Part of a data file
------------------------------------------------
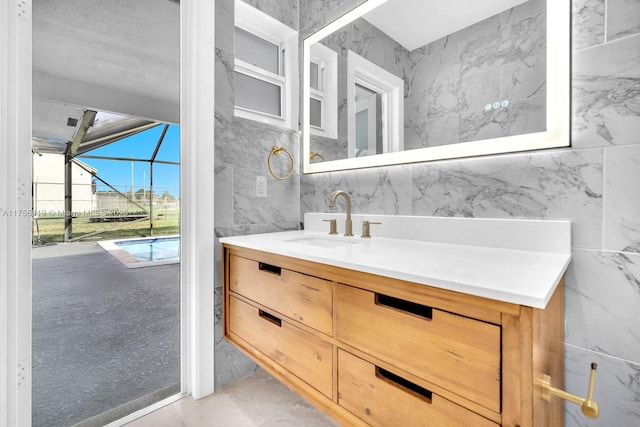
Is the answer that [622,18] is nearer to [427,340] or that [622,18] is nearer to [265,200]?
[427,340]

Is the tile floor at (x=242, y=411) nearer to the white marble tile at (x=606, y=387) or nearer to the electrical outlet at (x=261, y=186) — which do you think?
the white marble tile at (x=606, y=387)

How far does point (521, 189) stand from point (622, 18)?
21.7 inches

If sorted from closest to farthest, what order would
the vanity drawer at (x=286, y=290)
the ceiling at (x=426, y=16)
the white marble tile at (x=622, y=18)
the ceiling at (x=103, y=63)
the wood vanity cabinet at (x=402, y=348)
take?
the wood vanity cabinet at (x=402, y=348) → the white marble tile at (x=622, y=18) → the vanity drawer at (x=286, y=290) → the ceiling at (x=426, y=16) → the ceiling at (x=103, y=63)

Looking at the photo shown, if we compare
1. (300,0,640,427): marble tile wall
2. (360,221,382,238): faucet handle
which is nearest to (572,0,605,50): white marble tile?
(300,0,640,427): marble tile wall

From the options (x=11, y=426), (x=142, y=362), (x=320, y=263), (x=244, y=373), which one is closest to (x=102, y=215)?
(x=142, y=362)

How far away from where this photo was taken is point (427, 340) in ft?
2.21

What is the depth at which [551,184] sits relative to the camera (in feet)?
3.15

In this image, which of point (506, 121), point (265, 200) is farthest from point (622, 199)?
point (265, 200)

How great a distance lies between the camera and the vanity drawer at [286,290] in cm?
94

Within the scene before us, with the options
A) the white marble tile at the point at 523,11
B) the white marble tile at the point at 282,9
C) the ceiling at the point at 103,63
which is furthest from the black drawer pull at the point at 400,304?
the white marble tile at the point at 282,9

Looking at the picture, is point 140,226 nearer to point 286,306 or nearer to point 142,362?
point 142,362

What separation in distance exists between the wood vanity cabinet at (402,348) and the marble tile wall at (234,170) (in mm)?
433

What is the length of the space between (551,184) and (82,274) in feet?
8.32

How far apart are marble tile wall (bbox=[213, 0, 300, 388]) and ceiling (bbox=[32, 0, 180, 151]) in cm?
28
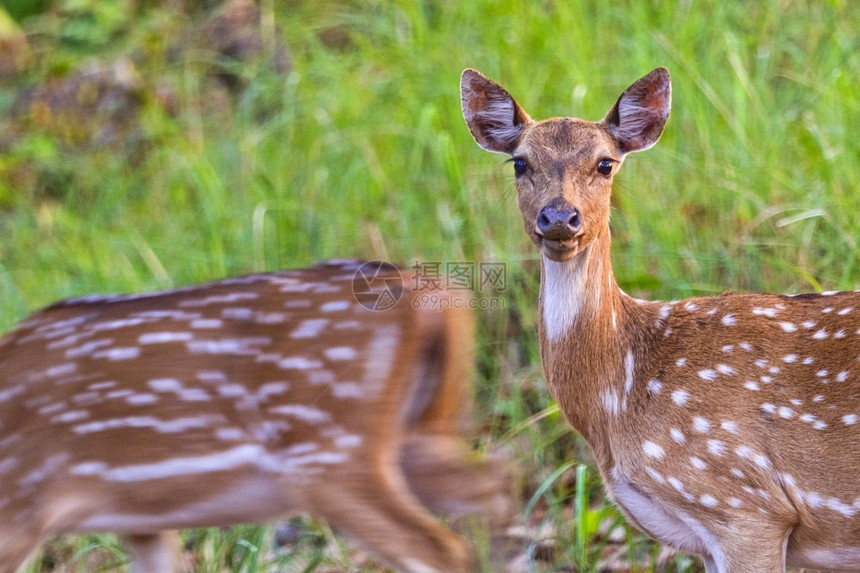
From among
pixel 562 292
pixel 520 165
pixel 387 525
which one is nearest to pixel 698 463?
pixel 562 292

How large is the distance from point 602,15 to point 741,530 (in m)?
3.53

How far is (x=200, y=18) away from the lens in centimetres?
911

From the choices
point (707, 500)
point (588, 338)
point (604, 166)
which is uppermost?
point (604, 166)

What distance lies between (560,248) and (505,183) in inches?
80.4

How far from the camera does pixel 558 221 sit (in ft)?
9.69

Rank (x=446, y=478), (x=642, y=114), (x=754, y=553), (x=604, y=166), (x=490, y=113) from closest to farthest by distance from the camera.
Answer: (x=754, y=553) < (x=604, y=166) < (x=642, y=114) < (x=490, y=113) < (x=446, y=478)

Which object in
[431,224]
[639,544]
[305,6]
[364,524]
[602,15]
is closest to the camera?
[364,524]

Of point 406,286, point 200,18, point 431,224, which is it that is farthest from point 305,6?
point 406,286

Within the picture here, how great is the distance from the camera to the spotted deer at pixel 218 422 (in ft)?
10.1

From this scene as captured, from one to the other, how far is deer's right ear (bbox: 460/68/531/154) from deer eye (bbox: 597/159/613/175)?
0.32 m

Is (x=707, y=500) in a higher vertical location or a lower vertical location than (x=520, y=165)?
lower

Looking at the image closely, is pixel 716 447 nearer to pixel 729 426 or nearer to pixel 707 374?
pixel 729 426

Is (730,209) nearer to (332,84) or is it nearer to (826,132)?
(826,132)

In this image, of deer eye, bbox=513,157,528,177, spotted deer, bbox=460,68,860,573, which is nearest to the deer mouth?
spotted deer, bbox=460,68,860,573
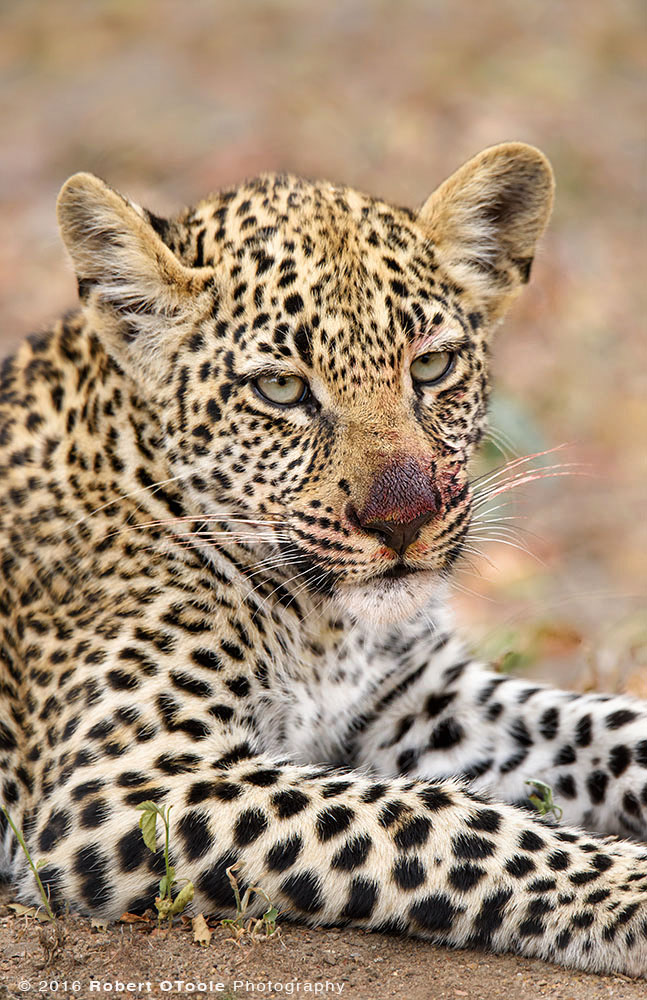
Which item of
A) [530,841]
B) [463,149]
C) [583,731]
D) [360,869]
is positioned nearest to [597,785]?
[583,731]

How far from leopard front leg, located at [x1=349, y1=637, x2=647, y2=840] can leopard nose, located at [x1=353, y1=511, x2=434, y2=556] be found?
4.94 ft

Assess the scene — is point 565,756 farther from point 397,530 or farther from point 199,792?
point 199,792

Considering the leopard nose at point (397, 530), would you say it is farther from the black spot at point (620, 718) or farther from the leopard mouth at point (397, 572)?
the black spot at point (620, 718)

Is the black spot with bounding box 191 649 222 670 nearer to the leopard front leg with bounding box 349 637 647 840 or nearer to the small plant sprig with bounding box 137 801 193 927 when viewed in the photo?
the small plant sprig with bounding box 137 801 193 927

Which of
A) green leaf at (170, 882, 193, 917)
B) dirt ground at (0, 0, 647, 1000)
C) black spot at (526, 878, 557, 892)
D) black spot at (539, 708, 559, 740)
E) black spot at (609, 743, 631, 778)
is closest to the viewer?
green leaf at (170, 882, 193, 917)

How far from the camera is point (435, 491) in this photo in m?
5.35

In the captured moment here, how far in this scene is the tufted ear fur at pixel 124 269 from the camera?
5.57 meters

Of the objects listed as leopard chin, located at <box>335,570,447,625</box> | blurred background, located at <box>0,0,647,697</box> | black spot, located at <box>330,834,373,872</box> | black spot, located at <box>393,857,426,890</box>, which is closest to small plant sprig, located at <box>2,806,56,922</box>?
------------------------------------------------
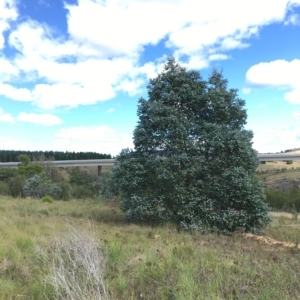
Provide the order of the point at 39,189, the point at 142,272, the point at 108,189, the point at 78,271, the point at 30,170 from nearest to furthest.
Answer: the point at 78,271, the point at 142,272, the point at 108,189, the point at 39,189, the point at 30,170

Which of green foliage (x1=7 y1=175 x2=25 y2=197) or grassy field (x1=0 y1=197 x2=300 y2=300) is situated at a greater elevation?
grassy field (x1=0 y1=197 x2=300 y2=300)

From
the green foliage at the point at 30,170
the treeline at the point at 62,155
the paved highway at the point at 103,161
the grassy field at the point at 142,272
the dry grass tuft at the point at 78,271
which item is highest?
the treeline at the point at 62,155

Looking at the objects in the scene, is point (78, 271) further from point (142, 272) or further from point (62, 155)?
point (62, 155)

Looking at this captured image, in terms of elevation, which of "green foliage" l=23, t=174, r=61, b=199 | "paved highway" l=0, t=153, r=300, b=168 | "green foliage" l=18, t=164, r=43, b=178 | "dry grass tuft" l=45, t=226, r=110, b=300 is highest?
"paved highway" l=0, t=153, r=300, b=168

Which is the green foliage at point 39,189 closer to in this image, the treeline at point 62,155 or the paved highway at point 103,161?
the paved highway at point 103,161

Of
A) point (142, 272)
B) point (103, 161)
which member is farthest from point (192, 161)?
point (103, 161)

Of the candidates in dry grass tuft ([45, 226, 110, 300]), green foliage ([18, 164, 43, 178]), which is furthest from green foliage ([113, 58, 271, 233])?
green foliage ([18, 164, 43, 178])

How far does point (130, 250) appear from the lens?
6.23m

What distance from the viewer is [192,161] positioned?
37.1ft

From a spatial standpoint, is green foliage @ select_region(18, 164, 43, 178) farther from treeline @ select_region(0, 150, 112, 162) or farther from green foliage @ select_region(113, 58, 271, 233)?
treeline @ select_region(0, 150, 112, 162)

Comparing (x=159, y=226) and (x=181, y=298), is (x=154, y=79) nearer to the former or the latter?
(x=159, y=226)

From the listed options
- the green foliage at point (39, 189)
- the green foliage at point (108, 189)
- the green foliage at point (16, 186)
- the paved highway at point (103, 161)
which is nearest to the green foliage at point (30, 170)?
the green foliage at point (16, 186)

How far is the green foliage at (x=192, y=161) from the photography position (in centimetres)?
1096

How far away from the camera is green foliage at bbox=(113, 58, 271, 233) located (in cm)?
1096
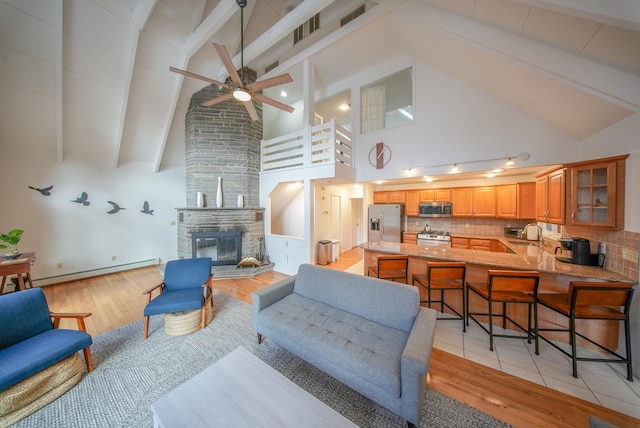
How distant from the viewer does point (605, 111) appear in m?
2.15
------------------------------------------------
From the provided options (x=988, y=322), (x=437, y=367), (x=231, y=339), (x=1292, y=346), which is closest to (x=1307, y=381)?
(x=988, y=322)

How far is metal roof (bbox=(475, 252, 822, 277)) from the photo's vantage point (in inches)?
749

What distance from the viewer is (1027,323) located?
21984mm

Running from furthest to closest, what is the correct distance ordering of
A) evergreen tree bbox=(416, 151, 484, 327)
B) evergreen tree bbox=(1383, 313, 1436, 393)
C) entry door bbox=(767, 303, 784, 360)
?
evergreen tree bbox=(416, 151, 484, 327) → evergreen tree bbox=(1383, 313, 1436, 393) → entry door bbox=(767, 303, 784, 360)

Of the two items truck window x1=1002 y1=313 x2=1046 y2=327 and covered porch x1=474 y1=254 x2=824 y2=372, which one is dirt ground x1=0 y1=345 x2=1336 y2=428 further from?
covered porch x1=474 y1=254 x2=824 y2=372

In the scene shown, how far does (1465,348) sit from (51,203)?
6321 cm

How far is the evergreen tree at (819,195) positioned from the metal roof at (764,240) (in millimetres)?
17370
------------------------------------------------
■ EXERCISE: Rewrite everything in the listing from the line containing "How far from the camera does" down to the line containing "Answer: (x=754, y=553)", putting "viewer" wherever "camera" appears and changing nothing else.

■ FINISHED TASK:
How far from the viewer does pixel 558 221 sit (in ft)?
9.69

Rank (x=446, y=478), (x=642, y=114), (x=754, y=553), (x=604, y=166), (x=490, y=113) from closest to farthest by distance from the viewer.
Answer: (x=754, y=553) < (x=604, y=166) < (x=642, y=114) < (x=490, y=113) < (x=446, y=478)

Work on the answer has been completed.